-- Text shown follows --

Outdoors, containers make it possible to bypass many of the hassles of in-ground gardening. By placing containers strategically, you can avoid harsh sunlight and heat. Forget about hours spent weeding. Weeds will crop up—they are nature’s ultimate opportunists. But, with such a small surface area, they are hardly a concern. You can jumpstart seed-starting by covering the container during cooler nights. Even better, there is no need for heavy garden tools and equipment: kitchen cutlery works just fine.
Container gardening is just the ticket for getting light exercise and staying active, improving heart health, and reducing the risk of stroke. It curtails stress by raising levels of cortisol and lowering blood pressure. Lesser-used muscles and hand-eye coordination also get a boost through the wide range of motion gardening requires.
AARP notes that, while gardening is indeed exercise, “you might become so engrossed in your work that you don’t even realize you’re breaking a sweat.”
Improve mental health
Many who garden report that it fosters a sense of calm and well-being. Gardening can even act as a sort of therapy for anger or pent-up frustration. The physicality of pruning and planting helps release negative emotions. Moreover, guiding plant growth to blossoming beauty soothes the spirit.
Container gardening helps keep the mind engaged and healthy with positive habits and responsibility. Research suggests that it also eases symptoms of Alzheimer’s and dementia. The color and fragrance of plants brighten up living areas, further improving mood.
The impetus to live in the moment is another healthy byproduct of gardening. Watching something grow and blossom before your eyes is a wonderful way to stay connected to nature and savor the passage of time. Some report that gardening even takes them into ‘the zone,’ a state of altered consciousness also experienced through artistic expression, athletic performance, and mindful meditation.
All in all, being in green spaces simply provides cognitive rest that helps reduce stress. And successfully tending to plants instills a sense of accomplishment and pride.
Tips for Successful Container Gardening
Choose a large container with drainage
A good garden starts with good containers! When considering a plant’s space needs, size up your choice of container. Larger containers stay moist longer and are more resistant to temperature changes. Ensure your containers offer sufficient drainage.

-- Text shown concluded --
-- Source data follows --

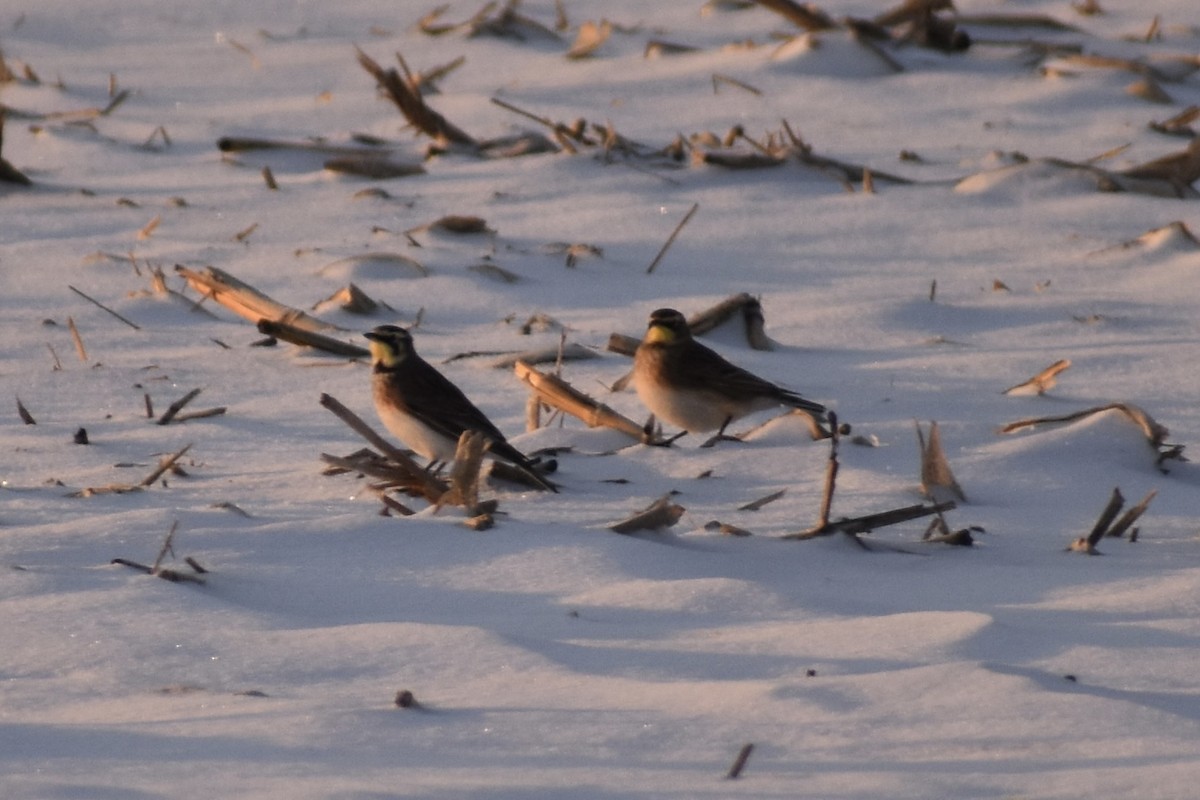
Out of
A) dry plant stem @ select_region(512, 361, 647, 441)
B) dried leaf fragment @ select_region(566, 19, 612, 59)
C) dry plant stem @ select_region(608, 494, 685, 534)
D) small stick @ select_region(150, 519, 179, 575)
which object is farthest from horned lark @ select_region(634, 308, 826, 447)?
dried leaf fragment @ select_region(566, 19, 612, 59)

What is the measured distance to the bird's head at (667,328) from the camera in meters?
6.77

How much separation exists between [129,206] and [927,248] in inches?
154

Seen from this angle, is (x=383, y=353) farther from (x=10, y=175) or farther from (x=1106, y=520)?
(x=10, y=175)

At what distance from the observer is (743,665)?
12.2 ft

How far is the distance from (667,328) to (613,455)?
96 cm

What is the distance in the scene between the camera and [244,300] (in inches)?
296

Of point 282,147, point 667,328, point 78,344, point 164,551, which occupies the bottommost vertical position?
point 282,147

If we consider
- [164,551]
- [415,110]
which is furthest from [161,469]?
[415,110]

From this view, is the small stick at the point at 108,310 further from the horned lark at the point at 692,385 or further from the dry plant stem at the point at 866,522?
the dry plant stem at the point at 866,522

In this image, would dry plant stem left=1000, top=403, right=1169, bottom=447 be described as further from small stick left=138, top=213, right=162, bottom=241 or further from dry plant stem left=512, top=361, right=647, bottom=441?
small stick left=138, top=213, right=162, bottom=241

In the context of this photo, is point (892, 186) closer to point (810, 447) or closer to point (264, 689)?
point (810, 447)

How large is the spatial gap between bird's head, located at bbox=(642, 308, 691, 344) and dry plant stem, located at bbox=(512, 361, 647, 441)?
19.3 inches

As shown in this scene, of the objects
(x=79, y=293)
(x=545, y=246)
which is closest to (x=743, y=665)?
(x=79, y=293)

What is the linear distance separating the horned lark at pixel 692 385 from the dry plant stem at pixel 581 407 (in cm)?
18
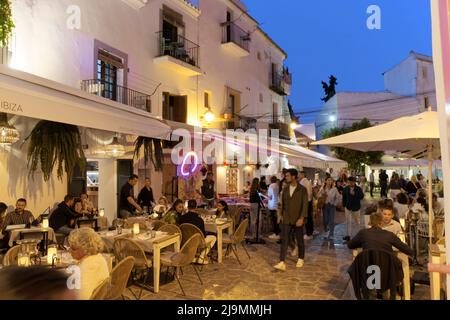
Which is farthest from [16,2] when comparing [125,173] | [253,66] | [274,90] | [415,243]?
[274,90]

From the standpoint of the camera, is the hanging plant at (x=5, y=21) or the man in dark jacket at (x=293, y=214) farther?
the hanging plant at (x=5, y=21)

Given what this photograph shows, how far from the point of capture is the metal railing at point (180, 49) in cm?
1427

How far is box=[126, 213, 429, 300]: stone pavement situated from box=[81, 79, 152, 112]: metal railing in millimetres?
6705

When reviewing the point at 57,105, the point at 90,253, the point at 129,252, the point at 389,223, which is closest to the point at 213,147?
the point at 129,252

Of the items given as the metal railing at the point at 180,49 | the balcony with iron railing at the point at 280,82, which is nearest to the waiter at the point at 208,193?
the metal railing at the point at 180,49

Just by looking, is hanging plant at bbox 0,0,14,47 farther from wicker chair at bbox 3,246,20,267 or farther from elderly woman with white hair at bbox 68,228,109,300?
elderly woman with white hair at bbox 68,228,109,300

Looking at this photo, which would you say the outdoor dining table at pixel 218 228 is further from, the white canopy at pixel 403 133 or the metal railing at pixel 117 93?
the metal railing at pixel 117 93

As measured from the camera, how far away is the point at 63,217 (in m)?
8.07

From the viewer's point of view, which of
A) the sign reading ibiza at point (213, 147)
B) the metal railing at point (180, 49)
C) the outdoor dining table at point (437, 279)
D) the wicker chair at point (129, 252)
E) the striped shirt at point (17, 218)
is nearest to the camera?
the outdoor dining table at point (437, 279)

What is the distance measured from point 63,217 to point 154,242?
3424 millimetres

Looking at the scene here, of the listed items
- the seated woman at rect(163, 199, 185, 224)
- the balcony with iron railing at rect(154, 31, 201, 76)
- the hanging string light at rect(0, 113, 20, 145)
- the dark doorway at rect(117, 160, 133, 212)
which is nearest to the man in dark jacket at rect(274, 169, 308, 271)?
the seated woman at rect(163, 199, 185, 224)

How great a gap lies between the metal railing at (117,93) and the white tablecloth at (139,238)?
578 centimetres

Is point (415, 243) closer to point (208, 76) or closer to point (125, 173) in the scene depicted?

-- Source data concluded --

## Instructions
1. Answer these from the container gardening text:
(a) What can stand in for heavy garden tools and equipment?
(b) Which organization is quoted saying you may not notice you're breaking a sweat?
(c) What two advantages of larger containers are named?
2. Continue the container gardening text from the point where it stops.

## Task-by-task results
1.
(a) Kitchen cutlery.
(b) AARP.
(c) They stay moist longer and are more resistant to temperature changes.

2.
Instead of standard garden soil or bagged topsoil, select a potting soil mix. The latter will retain moisture and reduce compaction. Mix in an organic fertilizer to boost nutrient levels. Prevent a mess by setting up a pan or tray to catch runoff.
Provide just the right amount of water and sunlight
Of course, plants need soil, water, and sunlight to thrive. But how much, and how often? Requirements will vary by plant, but these general rules can serve as a gauge.
Water plants thoroughly and monitor drainage levels. Check the soil moisture at least once a week. Signs of underwatering include leaves with brown edges, with the lower leaves suffering first. A bad odor, a mushy base around the stem, and soft or rotten leaves are signs of overwatering.
People tend to underestimate just how much light their plants need. Many plants prefer direct sunlight. Placing indoor plants near a window is best, but sometimes additional lighting may be required. A plant may need more light if its leaves are turning lighter in color, growing in further intervals apart on the stem, or leaning heavily to one side.
Connecting with Nature at Branchlands
At Branchlands Senior Living Community, opportunities to connect with nature are woven into daily life. Residents enjoy tending their plants along windowsills and in courtyards and terraces. Our activities calendar includes many ways to enjoy the great outdoors. For those interested in picking up new plants and garden supplies for their container gardening projects, the Linden House concierge shuttle service can take you right to local garden centers.